Platform
Account OS
In Moss, the account is not the thing you log into after the product starts. The account is the product surface.
What the OS Does
Account OS is the main workspace users enter in Moss. Its job is not only to show balances or an address. Its job is to turn the account itself into an installable, authorizable, executable surface.
Users do not start by opening one standalone app and then connecting a wallet. They enter their account space first, then invoke asset capabilities, system capabilities, and installed apps from there.
- It is the main account workspace.
- It unifies assets, identity, apps, and settings.
- It pulls permission checks and execution context into the account layer.
- It makes installed capabilities feel like account-native features instead of external sites.
Why Account-First Matters
If an account is only a login state, every app has to rebuild asset handling, permissions, authorization state, and interaction flow on its own. Moss flips that model: establish the account layer first, then let apps reuse the same account context.
That makes payments, tokens, NFTs, installation state, and automation persist inside the account instead of being fragmented across different pages and product entries.
- Asset capabilities do not need to be reimplemented by each app.
- Permissions and authorization state can persist at the account layer.
- Installed apps become part of the account surface.
- The user experiences one continuous workspace instead of disconnected sites.
Design reading
The key move is not making a wallet look more like an app.

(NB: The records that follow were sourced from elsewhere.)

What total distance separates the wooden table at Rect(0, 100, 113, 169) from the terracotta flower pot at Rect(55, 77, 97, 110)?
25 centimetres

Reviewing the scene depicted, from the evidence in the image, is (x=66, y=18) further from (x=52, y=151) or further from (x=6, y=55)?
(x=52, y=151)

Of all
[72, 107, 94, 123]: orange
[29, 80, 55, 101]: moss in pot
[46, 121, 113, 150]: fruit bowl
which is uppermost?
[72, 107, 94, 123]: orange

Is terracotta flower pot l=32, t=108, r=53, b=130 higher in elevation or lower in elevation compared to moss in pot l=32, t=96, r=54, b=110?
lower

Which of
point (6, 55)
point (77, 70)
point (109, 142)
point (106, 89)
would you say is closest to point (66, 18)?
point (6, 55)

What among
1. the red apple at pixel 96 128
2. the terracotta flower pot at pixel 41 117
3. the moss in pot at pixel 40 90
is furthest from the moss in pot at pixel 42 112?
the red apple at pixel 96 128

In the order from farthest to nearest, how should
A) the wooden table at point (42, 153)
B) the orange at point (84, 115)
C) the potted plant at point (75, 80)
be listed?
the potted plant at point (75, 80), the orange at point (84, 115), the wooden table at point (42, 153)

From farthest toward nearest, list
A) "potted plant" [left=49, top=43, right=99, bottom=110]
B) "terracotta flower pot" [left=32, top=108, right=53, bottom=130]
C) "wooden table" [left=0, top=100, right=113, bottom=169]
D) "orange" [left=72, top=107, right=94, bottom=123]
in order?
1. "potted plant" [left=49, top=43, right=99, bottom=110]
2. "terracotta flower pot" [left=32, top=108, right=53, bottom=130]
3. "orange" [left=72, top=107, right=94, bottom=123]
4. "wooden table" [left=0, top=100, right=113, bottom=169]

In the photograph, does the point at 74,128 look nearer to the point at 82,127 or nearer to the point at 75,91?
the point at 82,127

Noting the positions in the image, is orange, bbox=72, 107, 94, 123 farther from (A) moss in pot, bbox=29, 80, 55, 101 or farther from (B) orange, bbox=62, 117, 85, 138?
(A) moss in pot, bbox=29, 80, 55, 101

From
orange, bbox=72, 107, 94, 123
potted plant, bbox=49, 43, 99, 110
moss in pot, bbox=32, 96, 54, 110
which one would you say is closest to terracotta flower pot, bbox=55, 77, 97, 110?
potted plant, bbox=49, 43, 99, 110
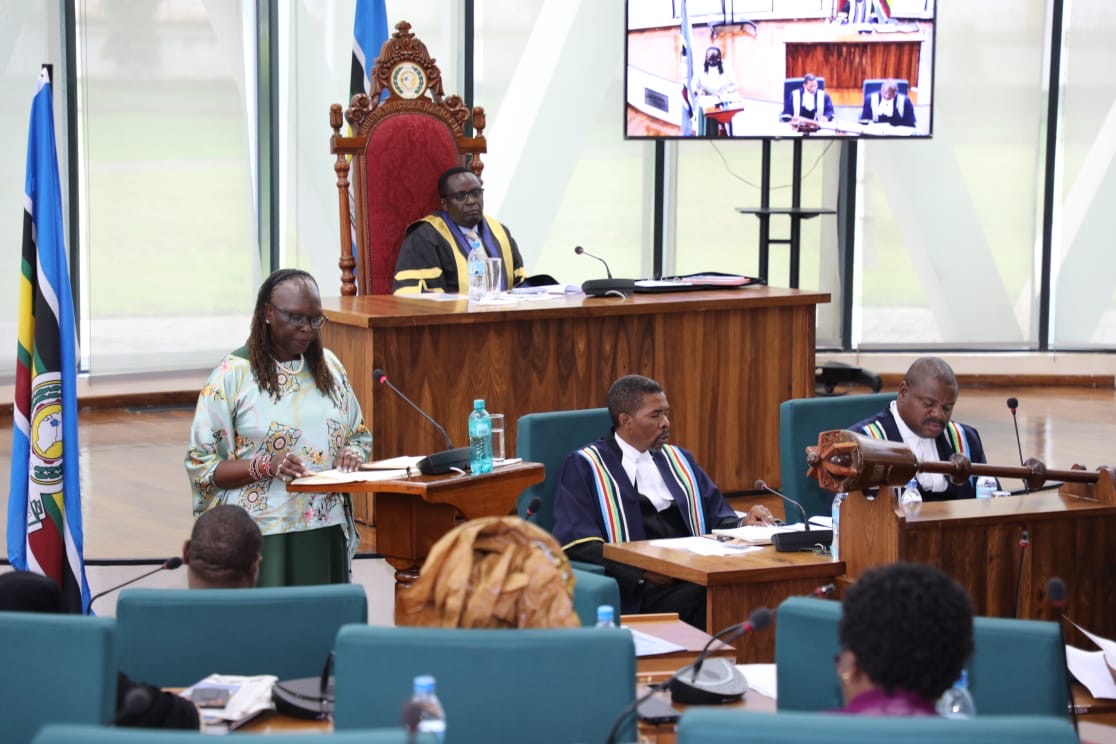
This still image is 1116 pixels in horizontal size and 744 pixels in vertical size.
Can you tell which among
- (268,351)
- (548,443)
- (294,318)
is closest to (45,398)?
(268,351)

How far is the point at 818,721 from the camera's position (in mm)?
2047

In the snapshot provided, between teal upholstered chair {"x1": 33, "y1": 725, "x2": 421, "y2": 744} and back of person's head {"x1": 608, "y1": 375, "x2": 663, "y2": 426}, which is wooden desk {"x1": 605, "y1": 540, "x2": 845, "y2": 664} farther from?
teal upholstered chair {"x1": 33, "y1": 725, "x2": 421, "y2": 744}

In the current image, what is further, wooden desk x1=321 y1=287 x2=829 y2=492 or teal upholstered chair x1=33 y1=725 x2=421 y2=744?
wooden desk x1=321 y1=287 x2=829 y2=492

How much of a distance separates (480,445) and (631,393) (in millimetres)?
531

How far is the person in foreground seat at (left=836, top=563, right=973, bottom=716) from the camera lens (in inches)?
85.2

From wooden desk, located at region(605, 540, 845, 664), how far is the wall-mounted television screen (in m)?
A: 5.09

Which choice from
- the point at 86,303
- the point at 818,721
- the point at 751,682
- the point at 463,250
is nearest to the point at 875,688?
the point at 818,721

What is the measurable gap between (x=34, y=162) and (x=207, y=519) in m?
1.61

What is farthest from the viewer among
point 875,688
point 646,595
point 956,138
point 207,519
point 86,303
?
point 956,138

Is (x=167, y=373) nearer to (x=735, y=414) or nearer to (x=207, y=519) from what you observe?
(x=735, y=414)

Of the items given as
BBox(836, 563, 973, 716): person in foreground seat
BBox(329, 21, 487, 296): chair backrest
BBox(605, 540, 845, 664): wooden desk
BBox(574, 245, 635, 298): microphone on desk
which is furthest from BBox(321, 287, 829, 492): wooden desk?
BBox(836, 563, 973, 716): person in foreground seat

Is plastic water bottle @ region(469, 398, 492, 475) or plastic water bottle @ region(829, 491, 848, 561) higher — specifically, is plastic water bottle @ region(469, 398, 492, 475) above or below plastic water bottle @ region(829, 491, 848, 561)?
above

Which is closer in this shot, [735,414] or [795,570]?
[795,570]

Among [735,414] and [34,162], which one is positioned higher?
[34,162]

It is making the account the host layer for every capability.
What Gets Organized Inside the Account
A real Account OS has to place several kinds of capabilities inside one account surface: built-in system capabilities, installed app capabilities, the account's own asset state, and long-lived settings and security entry points.
That is why the user experience is framed as what my account can do, not which site I have jumped to.
- System capabilities: default abilities such as token and NFT management.
- Installed apps: app entry points that appear after Store installation.
- Account state: address, assets, permissions, sessions, and executable scope.
- Settings and security: network, recovery, and permission management.